Structs and classes have their fields initialised to null values. Other data types will raise a compiler error if they remain uninitialised.

45 - Nullable Values

C# supports the concept of value types which can hold a null value as well as the usual values. Reference types can always have a null value.

Nullable types are indicated by a ? suffix:

    bool?[] nullableBools = { true, false, null }

46 - Null Coalescing Operator

Allows a default value to be supplied when assigning a variable:

string test = name ?? "";

47 - checked and unchecked

These allow for overflow exceptions to be raised or ignored. The default (curiously) is unchecked -- i.e. overflow exceptions are ignored and do not raise an error.

They can also be applied to single statements.

uint value1 = 312;
byte value2;

value2 = unchecked((byte) value1);

48 - Enumerable Interfaces

The foreach operator can be applied to any class which supports the IEnumerable interface. This interface has a single method, GetEnumerator, which must return an System.Collections.IEnumerator interface.
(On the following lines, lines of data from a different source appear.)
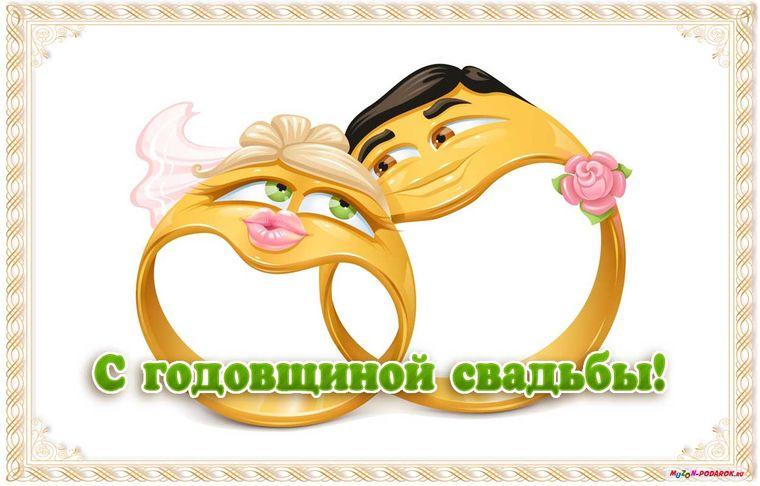 9 лет свадьбы поздравления кумовьям 45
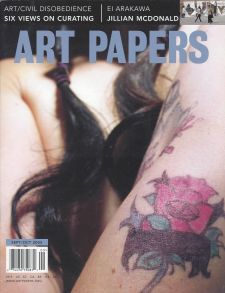 Art Papers Back to Black 3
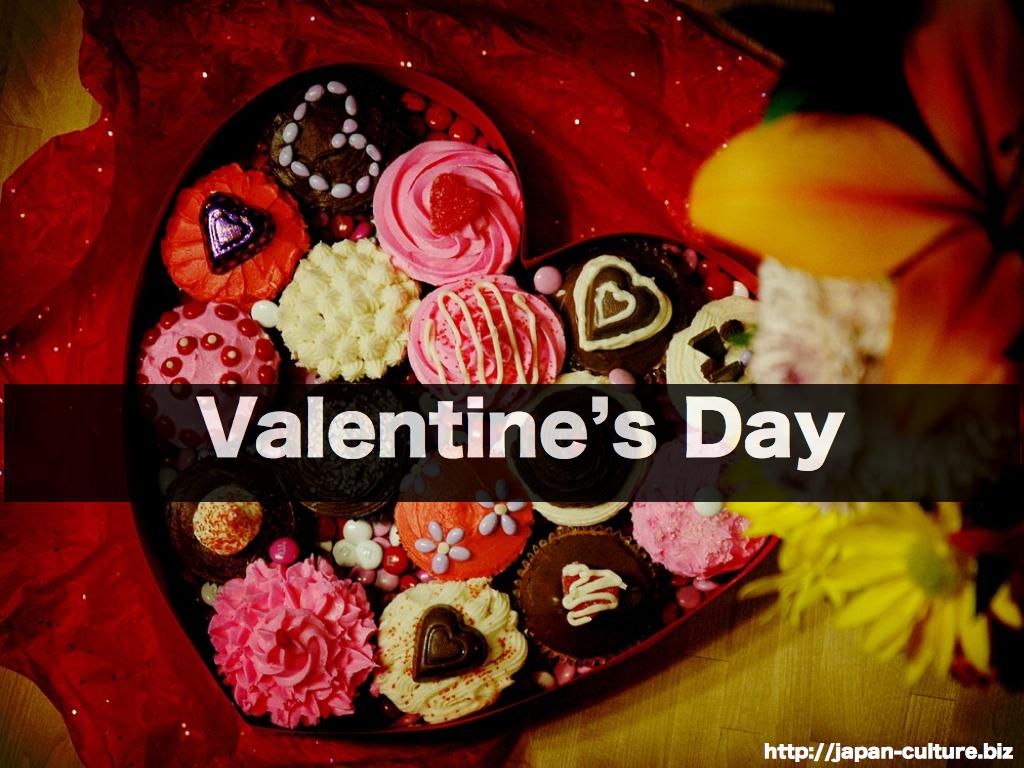 valentine's day.038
The standard array type supports the IEnumerable interface. Any class which wants to expose the elements of the array for external use can simply use the array's GetEnumerator() method:

public IEnumerator GetEnumerator()
{
    // Return the array object's IEnumerator.
    return innerArray.GetEnumerator();
}

The method can be obscured using explicit interface implementation to avoid its use by anything other than foreach (which will look for this specific implementation):

IEnumerator IEnumerable.GetEnumerator()
{
    // Return the array object's IEnumerator.
    return innerArray.GetEnumerator();
}

49 - Iterator Methods

An alternative way to support the IEnumerable interface is to implement a GetEnumerator() method which acts an as iterator.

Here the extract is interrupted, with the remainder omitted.